Consumers are already paying premiums to enjoy faster cars or more leg room on a plane or to use premium features on software products. In “freemium” pricing models, free basics only help pull people in. Eventually they have to upgrade to premium packages just as most users of Facebook’s free basics program did.
In the light of all this, and also considering the low number of takers for the free basics program, net neutrality looks like a non-issue blown disproportionately out of proportion (tautology intended). Much like the Shakespearean play – Much ado about nothing. The dramatis personae – Facebook, Reliance Communications, the media, TRAI and internet users with commendable debating skills. Effectively, nobody won and nobody lost.
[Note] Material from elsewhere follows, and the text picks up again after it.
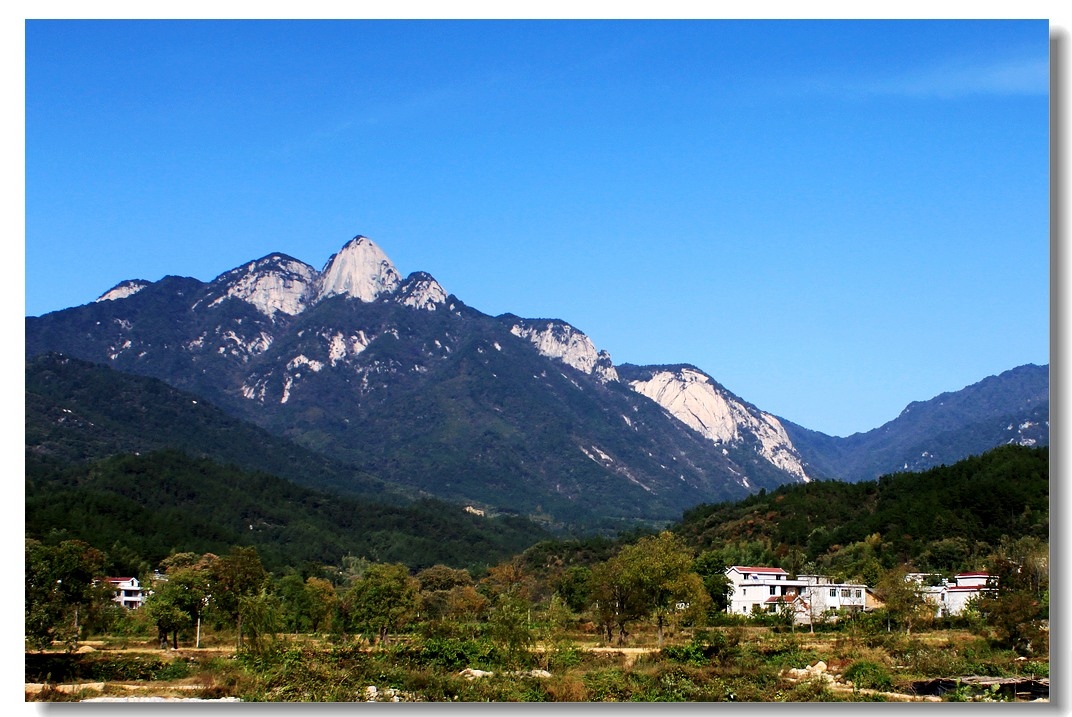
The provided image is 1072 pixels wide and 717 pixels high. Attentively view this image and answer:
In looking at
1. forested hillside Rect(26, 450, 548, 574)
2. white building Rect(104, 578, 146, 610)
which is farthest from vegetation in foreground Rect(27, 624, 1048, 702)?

Some popular tweets in reaction to the TRAI decision
@rameshsrivats – Excellent that people who have access to the internet have successfully decided what’s good for the people who don’t have it.
@htTweets – Father of internet congratulates India for strong #NetNeutrality rules http://read.ht/BAYd
@timesofindia – Here’s how the #netneutrality fight was won, but the battle’s not over yet.
@htTweets – Andreessen’s tweet about ‘anti-colonialist’ India upsetting: Zuckerberg http://read.ht/BA3D
@d_jaishankar – Several lakh people with Internet access have successfully managed to make it harder for crores of others to get online.
@TimesNow – Telcos cannot differentiate on the basis of the site, or service provider.
There will be some more final buzz for a few more days before we stop discussing net neutrality and move on with our lives – with blogs posts (such as this) and social media conversations either hailing or condemning or fence-sitting the TRAI verdict.